Jirigesi/attentionBias

Jupyter NotebookMIT

Attention Bias Analysis in Transformer based models

In the past few years, transformer-based models were mainly used for code-related tasks and achieved state-of-the-art performance on most tasks. Researchers have been trying to explain transformer-based models using self-attention maps. However, it has been shown that ordinary changes in self-attention maps cannot provide useful information. Attribution analysis is a study that shows promising results in attributing the predictions of a transformer-based model to its inputs. Therefore, in this study, we empirically evaluate whether attribution analysis can better analyze the model. If yes, can we explain any bias from the attribution analysis?

Backgrounds

Transformer multi-head self-attention

A transformer is a deep learning model that adopts the mechanism of self-attention, differentially weighting the significance of each part of the input data. It is used primarily in the fields of natural language processing (NLP) and other fields.
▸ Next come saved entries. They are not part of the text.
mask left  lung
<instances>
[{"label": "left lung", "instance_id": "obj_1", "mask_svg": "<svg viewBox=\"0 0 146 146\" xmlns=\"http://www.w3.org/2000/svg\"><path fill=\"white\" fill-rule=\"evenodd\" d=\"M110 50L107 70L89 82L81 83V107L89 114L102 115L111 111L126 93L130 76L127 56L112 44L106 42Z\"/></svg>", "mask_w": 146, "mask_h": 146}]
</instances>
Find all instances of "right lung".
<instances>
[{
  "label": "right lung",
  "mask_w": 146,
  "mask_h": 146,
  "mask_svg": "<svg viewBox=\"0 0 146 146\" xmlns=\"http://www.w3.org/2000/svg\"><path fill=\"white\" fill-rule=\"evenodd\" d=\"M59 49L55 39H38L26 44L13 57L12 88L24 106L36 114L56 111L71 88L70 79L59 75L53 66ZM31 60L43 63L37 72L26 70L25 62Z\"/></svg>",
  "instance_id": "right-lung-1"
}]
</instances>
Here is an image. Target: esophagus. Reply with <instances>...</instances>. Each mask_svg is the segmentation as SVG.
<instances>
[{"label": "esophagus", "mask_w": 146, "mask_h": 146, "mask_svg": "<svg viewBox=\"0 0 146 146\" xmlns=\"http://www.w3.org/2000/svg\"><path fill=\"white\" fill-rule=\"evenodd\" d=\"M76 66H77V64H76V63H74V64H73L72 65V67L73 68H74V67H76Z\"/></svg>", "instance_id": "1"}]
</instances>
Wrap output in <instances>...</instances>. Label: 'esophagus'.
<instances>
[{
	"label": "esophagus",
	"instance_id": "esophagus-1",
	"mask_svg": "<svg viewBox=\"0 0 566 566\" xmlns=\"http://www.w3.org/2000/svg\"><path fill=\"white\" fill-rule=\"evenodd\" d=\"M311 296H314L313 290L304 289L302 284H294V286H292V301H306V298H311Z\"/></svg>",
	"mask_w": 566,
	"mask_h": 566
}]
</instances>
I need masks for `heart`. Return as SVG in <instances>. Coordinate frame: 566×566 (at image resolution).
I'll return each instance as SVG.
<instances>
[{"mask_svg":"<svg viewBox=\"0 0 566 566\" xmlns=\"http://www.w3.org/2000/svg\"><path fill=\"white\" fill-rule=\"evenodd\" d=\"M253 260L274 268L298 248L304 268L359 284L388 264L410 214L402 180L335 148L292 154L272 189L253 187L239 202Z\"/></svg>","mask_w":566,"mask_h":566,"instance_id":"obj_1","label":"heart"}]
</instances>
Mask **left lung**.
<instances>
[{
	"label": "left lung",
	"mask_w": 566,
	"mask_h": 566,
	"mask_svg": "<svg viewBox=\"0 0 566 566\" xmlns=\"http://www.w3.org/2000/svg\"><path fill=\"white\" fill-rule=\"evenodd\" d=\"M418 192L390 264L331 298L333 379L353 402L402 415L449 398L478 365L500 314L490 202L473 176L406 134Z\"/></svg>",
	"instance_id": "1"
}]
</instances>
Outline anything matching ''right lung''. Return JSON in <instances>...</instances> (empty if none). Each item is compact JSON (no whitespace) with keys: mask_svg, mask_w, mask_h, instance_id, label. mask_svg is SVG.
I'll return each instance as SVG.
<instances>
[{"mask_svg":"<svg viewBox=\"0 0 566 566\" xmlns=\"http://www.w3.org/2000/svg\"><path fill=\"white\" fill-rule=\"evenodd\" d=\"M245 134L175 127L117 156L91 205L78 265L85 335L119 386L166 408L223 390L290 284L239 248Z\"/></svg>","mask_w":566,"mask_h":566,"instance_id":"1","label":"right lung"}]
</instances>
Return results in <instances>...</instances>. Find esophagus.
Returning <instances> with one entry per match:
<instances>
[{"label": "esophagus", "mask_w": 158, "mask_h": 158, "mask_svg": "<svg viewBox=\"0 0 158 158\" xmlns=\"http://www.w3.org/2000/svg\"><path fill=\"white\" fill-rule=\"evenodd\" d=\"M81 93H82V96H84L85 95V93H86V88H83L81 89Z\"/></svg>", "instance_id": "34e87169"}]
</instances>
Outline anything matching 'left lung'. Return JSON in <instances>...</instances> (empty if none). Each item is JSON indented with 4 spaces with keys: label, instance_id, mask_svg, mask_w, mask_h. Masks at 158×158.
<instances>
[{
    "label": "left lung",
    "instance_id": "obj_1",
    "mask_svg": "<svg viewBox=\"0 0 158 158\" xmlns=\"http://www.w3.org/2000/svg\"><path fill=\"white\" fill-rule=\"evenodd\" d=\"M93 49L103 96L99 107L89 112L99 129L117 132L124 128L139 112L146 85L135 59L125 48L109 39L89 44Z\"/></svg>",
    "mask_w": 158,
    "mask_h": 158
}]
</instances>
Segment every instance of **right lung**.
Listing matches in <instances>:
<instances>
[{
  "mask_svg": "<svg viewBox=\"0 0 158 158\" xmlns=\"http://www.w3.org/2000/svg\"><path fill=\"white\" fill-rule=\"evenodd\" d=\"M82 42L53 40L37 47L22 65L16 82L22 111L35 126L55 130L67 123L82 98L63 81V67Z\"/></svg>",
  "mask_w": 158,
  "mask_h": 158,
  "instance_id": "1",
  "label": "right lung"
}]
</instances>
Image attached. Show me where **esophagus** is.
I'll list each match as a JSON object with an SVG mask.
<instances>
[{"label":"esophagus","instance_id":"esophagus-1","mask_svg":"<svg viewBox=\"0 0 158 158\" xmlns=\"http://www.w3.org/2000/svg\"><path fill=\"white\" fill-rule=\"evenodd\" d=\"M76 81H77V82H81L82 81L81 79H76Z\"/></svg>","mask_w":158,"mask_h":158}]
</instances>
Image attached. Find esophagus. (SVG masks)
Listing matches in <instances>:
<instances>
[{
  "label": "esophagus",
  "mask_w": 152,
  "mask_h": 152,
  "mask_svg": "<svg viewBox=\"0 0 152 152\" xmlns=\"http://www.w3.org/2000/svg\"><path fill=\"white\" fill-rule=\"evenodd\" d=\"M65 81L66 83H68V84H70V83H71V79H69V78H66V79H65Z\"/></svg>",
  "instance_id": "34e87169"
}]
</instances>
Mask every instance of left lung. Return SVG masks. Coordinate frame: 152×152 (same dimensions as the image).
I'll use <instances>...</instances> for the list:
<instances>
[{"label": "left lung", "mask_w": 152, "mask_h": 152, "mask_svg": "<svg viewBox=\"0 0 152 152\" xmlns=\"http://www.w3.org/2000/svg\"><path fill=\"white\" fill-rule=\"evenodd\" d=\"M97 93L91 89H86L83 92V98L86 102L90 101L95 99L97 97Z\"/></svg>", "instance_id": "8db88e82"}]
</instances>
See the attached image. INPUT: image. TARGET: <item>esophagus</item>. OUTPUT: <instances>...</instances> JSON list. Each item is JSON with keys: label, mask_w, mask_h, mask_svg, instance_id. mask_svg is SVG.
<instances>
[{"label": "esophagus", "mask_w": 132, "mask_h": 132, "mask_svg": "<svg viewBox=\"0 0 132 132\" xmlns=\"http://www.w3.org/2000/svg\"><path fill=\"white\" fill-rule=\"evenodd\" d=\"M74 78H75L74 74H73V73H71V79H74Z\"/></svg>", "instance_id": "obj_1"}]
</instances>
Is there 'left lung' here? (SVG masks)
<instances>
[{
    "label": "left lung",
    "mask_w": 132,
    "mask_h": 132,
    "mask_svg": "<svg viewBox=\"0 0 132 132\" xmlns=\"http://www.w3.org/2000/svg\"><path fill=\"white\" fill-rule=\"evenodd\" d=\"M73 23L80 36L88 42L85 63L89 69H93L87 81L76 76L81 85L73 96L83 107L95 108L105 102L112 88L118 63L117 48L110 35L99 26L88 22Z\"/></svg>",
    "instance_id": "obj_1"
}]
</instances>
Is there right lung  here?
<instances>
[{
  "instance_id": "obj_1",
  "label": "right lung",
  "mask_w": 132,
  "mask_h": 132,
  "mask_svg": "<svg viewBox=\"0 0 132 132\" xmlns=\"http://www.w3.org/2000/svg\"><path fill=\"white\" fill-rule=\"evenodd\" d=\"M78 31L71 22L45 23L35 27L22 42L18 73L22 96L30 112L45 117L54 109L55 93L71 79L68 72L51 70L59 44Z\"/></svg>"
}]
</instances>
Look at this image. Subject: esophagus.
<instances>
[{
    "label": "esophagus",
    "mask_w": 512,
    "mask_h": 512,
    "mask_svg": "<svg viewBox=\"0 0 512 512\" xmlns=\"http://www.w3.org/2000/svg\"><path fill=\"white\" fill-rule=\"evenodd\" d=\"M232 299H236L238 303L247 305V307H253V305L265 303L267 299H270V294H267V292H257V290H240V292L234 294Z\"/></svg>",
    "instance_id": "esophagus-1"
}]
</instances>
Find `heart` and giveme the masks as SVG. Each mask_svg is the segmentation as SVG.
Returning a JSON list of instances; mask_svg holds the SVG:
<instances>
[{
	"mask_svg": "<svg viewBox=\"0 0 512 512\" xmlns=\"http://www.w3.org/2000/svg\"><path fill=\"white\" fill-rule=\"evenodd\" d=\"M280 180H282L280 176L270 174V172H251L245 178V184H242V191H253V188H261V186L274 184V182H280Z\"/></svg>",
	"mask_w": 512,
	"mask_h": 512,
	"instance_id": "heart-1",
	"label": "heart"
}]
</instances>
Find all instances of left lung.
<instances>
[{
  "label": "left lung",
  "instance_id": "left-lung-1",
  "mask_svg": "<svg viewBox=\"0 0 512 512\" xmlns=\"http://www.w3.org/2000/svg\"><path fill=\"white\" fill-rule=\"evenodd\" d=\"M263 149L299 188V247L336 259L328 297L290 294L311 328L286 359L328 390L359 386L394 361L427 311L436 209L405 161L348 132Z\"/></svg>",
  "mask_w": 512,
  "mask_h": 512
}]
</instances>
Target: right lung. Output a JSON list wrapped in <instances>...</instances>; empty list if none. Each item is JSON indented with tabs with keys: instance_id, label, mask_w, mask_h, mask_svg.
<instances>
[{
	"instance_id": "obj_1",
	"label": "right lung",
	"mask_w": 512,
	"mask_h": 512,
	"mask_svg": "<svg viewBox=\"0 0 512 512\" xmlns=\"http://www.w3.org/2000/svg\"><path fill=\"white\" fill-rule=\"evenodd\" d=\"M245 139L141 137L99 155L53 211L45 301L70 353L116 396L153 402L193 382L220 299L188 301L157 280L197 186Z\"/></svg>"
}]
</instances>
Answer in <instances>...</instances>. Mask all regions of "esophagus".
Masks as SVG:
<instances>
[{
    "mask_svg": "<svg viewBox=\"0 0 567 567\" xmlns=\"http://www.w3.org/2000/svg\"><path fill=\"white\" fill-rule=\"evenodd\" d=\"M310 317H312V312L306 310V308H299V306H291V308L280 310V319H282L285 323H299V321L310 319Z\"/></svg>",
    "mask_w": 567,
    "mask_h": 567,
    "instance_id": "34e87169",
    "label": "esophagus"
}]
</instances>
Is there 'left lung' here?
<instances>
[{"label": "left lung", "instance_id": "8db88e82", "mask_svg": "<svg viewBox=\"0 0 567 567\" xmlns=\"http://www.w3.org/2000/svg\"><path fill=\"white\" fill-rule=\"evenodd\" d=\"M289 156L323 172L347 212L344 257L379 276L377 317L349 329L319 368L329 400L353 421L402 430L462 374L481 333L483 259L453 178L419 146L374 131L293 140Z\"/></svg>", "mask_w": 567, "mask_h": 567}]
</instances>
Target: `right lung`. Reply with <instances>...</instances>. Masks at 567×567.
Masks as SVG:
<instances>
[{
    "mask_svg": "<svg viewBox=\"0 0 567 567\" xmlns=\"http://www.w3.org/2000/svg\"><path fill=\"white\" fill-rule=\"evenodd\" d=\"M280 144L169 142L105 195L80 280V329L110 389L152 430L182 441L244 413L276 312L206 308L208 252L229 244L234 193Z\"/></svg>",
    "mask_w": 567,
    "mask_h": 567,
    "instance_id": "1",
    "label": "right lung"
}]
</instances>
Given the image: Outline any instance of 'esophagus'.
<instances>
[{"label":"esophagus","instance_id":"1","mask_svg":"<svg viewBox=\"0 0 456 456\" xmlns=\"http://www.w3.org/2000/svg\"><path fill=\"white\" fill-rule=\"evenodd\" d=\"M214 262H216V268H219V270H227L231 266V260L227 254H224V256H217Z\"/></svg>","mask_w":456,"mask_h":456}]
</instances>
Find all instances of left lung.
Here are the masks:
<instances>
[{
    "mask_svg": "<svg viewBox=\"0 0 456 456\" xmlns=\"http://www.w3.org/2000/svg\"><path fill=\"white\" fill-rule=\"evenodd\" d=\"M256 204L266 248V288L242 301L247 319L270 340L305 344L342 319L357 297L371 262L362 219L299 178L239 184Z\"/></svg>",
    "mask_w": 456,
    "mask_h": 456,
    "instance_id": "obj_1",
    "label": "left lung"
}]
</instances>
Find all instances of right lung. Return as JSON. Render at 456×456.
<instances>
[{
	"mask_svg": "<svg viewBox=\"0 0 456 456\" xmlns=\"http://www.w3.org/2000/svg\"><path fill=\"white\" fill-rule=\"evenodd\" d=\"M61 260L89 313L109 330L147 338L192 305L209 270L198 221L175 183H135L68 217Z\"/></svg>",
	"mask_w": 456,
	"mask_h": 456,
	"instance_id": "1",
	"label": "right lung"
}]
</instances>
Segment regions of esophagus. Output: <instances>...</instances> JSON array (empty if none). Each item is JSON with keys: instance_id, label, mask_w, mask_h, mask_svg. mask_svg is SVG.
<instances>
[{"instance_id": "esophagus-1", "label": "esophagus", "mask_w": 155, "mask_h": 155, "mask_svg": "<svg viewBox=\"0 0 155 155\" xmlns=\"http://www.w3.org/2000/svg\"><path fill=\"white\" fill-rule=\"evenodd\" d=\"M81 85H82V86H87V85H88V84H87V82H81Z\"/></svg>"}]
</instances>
Visualization of the BERT attention

Below shows the basic attention maps for transformer based models.

Attribution analysis

The goal of attribution analysis is attributing the predition of a deep learning network to its input features. Formally, suppose we have a fuction $F$ : $R^n -> [0, 1]$ that represents a deep learning network, and an input $x = (x_1, ... , x_n) \in R^n$. An attribution of the prediction at input $x$ relative to a baseline input $x'$ is a vector $A_f(x,x') = (a_1, ... , a_n) \in R^n$ where $a_i$ is the contribution of $x_i$ to the prediction $F(x)$.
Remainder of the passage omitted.